“Les métaux russes ne sont plus tabous”

Du cuivre russe. (Photo by KIRILL KUDRYAVTSEV/AFP via Getty Images) © Getty Images

Après l’invasion de l’Ukraine par la Russie, de nombreux biens russes sont tombés sous le coup de sanctions. D’autres sous le coup de boycotts “moraux”. Acheter et négocier des métaux russes était alors tabou. Mais le paradigme est en train de changer : certaines entreprises achètent de nouveau des matières premières russes. Quel peut en être le bénéfice ?

Le 24 février 2022, les chars, avions et soldats russes ont traversé la frontière et envahi l’Ukraine voisine. L’Occident a immédiatement dénoncé l’invasion et s’est opposé à la Russie. Des sanctions économiques officielles et des boycotts officieux ont suivi. Notamment concernant les matières premières brutes qui font la richesse de Moscou.

Dans le domaine des métaux par exemple, certains produits ne sont pas sanctionnés en tant que tels. Mais de nombreuses entreprises occidentales ont vite pris la décision de ne plus faire commerce avec la Russie. Or, plus d’un an et demi plus tard, la donne a changé. Pour certains acteurs du marché, les métaux russes ne sont plus tabous, montre une enquête de Bloomberg.

Avantage sur la concurrence

Pourquoi les métaux russes deviennent-ils plus intéressants ? “À l’heure où beaucoup peinent à gagner de l’argent dans le commerce des métaux, les transactions portant sur les approvisionnements russes sont l’un des rares domaines où il est possible de réaliser un solide profit”, explique un responsable d’une société de commerce.
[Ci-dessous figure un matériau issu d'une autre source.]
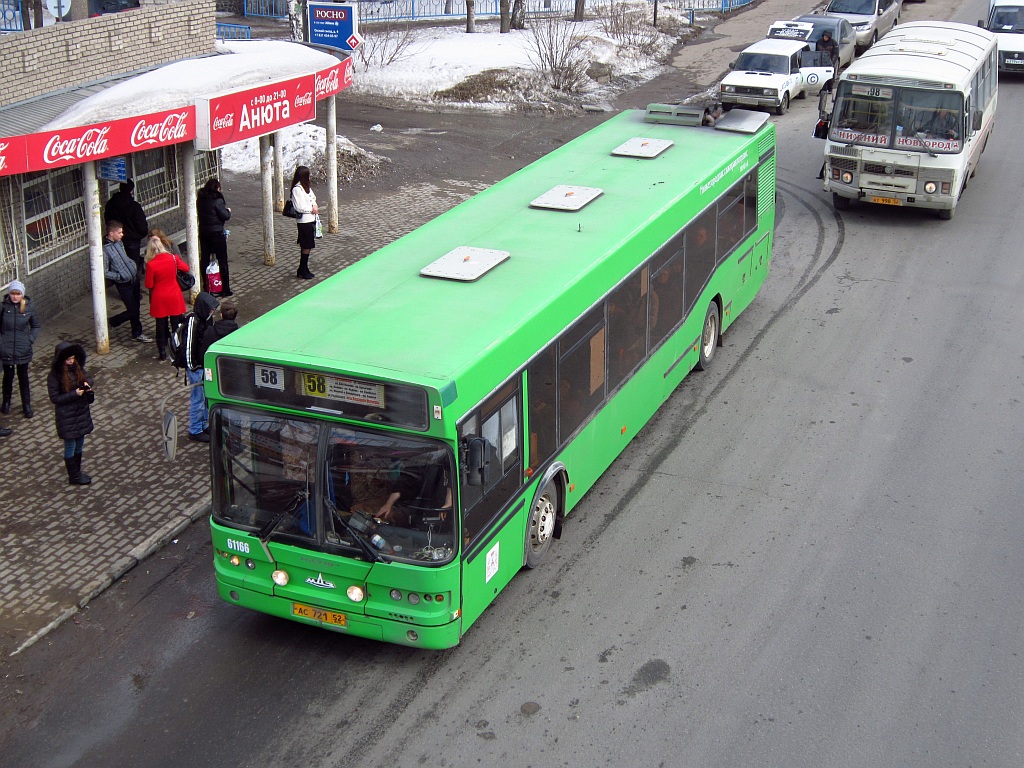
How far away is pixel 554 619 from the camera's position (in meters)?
9.16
Dans un contexte de ralentissement économique mondial, les métaux voient en effet leur valeur chuter, comme la demande est moins forte. Mais en achetant des métaux russes, vendus moins chers à cause des boycotts, il est donc possible de réaliser une marge, en résumé.
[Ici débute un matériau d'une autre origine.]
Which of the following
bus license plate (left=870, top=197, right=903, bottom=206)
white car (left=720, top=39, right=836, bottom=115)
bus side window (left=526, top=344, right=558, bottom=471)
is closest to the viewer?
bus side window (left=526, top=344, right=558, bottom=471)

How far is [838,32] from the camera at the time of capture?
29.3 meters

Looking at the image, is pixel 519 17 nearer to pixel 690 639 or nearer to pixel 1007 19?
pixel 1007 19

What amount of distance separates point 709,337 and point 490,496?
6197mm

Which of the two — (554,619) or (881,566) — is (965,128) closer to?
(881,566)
La maison de commerce Trafigura notamment fait ses emplettes en Russie, selon l’enquête, signant de nouveaux contrats. Plus de 100.000 tonnes de cuivre et des quantités “significatives” de nickel chez Norilsk. Tout comme 200.000 tonnes d’aluminium chez Rusal. Pour un autre contrat, le tarder participe aux enchères (tout comme le Suisse Open Mineral) : il s’agit du zinc d’une nouvelle mine gigantesque qui doit commencer ses activités dans les mois qui viennent, en Sibérie. Le but : prendre de l’avance sur son concurrent Glencore. Ce dernier indique de son côté ne pas conclure de nouveau contrats en Russie, mais continuer à honorer ses contrats datant d’avant la guerre.
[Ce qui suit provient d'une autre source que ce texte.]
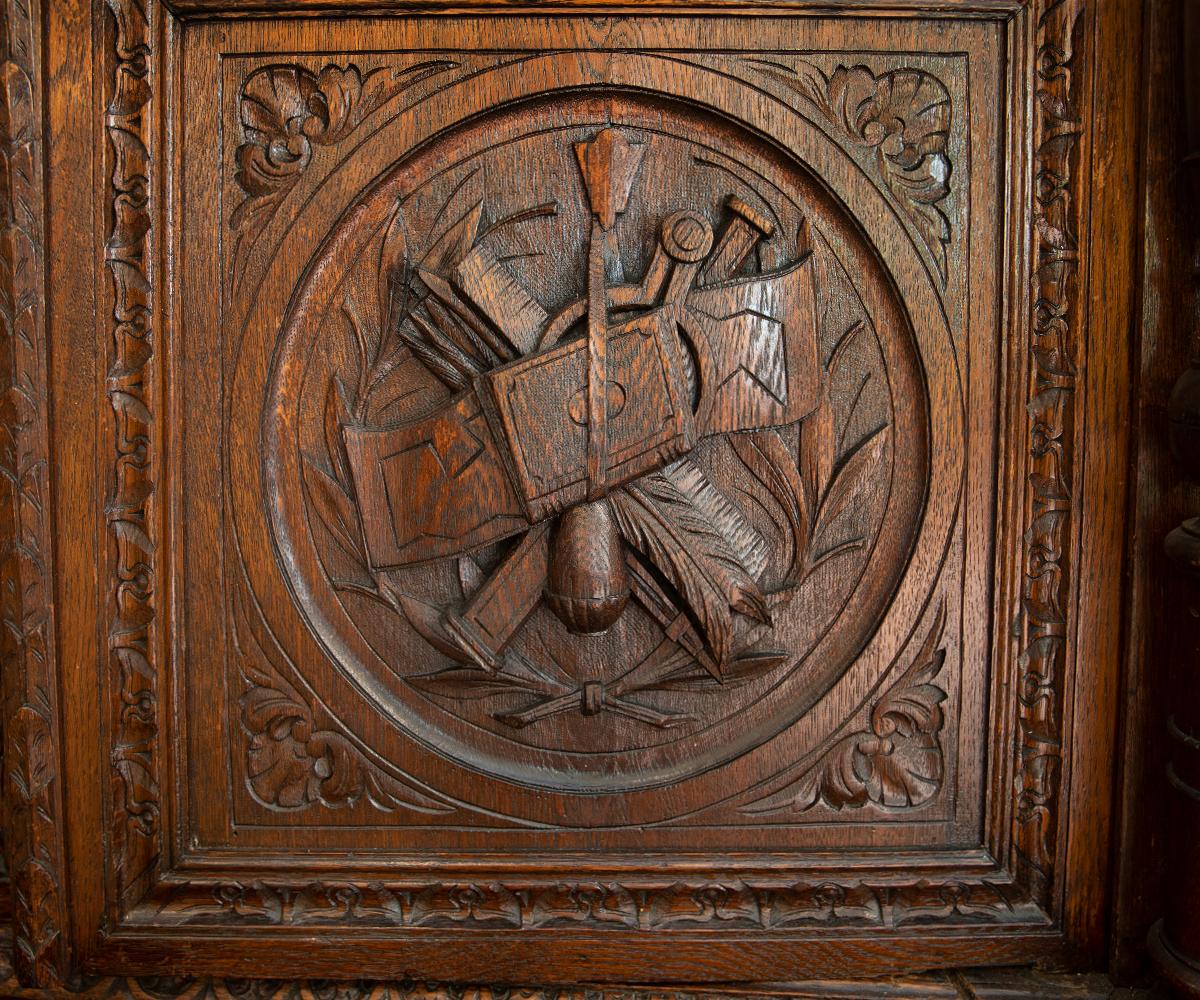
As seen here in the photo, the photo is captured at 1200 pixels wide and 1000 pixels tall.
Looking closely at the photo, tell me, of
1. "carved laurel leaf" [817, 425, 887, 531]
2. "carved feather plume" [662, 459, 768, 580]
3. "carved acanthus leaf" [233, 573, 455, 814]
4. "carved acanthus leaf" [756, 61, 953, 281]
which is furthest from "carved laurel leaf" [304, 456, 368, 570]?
"carved acanthus leaf" [756, 61, 953, 281]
À côté du milieu du trading de matières premières, le monde financier commence aussi à faire fi des tabous concernant les métaux russes. Citi et Squarepoint Capital ont par exemple acheté de “grands volumes” d’aluminium russes à la Bourse des Métaux de Londres (LME). Ce métal russe serait d’ailleurs prédominant dans les entrepôts de la LME. Jusqu’en août, Citi évitait encore d’y négocier des produits russes.

Un tabou brisé, mais qui n’a pas disparu

Si ces entreprises brisent le tabou d’acheter des métaux russes (mais pas les sanctions portant sur des entreprises russes spécifiques), d’autres font le choix de rester à l’écart de ces affaires. C’est par exemple le cas de Red Metal, une société de trading suisse. Anciennement grand client de cuivre russe, elle a “mis fin à tous les contrats avec les fournisseurs russes et la dernière livraison que nous avons reçue date du 6 septembre 2023”, explique son directeur Milan Popovic. L’entreprise se tourne vers d’autres pays, l’Asie centrale notamment.

Dans le monde financier aussi, malgré les achats de métaux russes à la Bourse des Métaux, les achats directs à des entreprises russes sont très rares. Mais certaines banques évitent même ces achats indirects, comme la Banque de Montréal.

Preuve que dans le monde du trading et de la finance, tout n’est pas tout noir ou tout blanc, et que les différents acteurs ne sont pas régis par les mêmes principes.